#### Provided material

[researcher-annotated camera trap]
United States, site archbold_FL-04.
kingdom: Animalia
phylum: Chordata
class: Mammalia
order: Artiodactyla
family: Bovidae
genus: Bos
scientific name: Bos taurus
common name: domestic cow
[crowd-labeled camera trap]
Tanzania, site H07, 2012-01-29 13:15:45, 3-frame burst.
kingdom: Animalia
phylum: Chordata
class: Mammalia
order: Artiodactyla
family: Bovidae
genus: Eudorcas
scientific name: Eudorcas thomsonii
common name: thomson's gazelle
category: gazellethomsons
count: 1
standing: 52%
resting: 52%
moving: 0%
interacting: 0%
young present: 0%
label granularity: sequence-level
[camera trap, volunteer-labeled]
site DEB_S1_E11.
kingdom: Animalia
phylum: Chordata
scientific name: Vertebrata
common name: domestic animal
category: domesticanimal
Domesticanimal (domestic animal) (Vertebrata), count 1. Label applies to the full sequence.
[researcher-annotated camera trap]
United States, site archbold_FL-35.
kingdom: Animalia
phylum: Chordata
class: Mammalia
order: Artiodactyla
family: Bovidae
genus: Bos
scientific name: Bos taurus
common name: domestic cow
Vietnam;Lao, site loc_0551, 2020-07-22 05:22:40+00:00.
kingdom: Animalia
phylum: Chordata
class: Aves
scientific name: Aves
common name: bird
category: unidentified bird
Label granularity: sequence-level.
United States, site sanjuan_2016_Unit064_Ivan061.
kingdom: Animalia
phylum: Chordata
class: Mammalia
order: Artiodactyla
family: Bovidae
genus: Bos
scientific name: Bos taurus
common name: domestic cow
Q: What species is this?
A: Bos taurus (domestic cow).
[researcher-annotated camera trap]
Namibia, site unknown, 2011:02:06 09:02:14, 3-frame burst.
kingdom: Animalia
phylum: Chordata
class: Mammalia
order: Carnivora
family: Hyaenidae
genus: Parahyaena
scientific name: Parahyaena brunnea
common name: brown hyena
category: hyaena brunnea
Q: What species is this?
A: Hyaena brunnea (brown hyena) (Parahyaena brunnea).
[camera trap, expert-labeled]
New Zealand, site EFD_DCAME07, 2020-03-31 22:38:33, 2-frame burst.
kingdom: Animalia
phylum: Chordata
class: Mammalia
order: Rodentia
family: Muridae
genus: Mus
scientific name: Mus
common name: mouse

########

Your task :: Beginning at the opening line of the data, transcribe each line exactly until you reach the line with "common name: domestic animal", which you also include, and go no further.

Solution below ::
[researcher-annotated camera trap]
United States, site archbold_FL-04.
kingdom: Animalia
phylum: Chordata
class: Mammalia
order: Artiodactyla
family: Bovidae
genus: Bos
scientific name: Bos taurus
common name: domestic cow
[crowd-labeled camera trap]
Tanzania, site H07, 2012-01-29 13:15:45, 3-frame burst.
kingdom: Animalia
phylum: Chordata
class: Mammalia
order: Artiodactyla
family: Bovidae
genus: Eudorcas
scientific name: Eudorcas thomsonii
common name: thomson's gazelle
category: gazellethomsons
count: 1
standing: 52%
resting: 52%
moving: 0%
interacting: 0%
young present: 0%
label granularity: sequence-level
[camera trap, volunteer-labeled]
site DEB_S1_E11.
kingdom: Animalia
phylum: Chordata
scientific name: Vertebrata
common name: domestic animal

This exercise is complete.